═══ Given information ═══
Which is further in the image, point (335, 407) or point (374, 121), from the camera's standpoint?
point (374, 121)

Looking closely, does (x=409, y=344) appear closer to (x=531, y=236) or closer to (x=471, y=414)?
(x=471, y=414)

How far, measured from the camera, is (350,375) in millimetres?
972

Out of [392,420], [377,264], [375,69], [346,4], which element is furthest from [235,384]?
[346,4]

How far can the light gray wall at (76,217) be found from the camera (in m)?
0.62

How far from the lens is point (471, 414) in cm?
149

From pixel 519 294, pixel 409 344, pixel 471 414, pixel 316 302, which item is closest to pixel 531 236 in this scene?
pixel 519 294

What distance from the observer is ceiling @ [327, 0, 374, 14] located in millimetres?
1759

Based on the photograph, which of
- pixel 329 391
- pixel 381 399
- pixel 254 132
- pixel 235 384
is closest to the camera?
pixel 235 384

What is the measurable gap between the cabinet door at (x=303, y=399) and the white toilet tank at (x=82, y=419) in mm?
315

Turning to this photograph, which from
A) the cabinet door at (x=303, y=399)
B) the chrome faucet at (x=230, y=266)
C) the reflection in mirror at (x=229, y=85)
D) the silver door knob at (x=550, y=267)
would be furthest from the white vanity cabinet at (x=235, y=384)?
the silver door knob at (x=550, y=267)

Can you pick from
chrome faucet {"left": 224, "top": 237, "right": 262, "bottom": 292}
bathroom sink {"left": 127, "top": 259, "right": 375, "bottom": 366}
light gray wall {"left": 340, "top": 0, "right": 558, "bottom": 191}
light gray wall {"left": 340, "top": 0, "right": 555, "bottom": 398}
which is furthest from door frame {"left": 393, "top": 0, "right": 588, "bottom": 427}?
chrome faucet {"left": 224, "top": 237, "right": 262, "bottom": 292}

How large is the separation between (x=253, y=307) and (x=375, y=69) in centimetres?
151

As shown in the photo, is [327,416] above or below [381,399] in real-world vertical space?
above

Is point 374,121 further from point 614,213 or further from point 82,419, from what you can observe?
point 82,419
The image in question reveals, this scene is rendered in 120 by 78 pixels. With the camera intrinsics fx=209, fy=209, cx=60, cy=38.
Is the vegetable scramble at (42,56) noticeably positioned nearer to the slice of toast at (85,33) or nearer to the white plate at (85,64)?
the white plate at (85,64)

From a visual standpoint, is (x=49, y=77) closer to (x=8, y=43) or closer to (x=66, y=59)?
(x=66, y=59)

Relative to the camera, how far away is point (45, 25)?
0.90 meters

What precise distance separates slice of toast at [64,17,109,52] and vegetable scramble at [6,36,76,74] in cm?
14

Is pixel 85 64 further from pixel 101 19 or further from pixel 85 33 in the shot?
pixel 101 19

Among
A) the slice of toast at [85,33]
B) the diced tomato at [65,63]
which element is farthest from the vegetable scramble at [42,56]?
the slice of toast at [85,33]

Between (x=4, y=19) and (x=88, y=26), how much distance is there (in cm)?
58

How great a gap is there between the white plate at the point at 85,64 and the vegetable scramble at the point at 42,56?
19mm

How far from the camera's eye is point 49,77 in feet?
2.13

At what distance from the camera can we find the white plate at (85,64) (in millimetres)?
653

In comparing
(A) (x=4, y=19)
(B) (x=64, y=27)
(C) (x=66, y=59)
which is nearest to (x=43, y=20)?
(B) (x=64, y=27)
═══
Reproduce without any change every line of the material from the line containing "The image in" through the last line of the material.

The image in question reveals, this scene is rendered in 120 by 78 pixels. With the camera intrinsics fx=209, fy=209, cx=60, cy=38.
Is the vegetable scramble at (42,56) noticeably positioned nearer to the slice of toast at (85,33) or nearer to the white plate at (85,64)?
the white plate at (85,64)

From a visual standpoint, is (x=49, y=77) closer to (x=8, y=43) or closer to (x=66, y=59)?
(x=66, y=59)

Relative to the camera, how far away is point (45, 25)?
0.90 meters

What precise distance separates slice of toast at [64,17,109,52] and vegetable scramble at [6,36,76,74] in cm?
14

Is pixel 85 64 further from pixel 101 19 or further from pixel 85 33 in the shot?
pixel 101 19

Among
A) the slice of toast at [85,33]
B) the diced tomato at [65,63]
which element is farthest from the vegetable scramble at [42,56]?
the slice of toast at [85,33]

Between (x=4, y=19) and (x=88, y=26), how much distance is there (in cm)?
58

How great a gap is there between the white plate at the point at 85,64 and the vegetable scramble at the point at 42,56?
19mm

How far from the camera's eye is point 49,77 in feet?
2.13

At what distance from the camera can we find the white plate at (85,64) (in millimetres)?
653

In comparing
(A) (x=4, y=19)
(B) (x=64, y=27)
(C) (x=66, y=59)
which is nearest to (x=43, y=20)?
(B) (x=64, y=27)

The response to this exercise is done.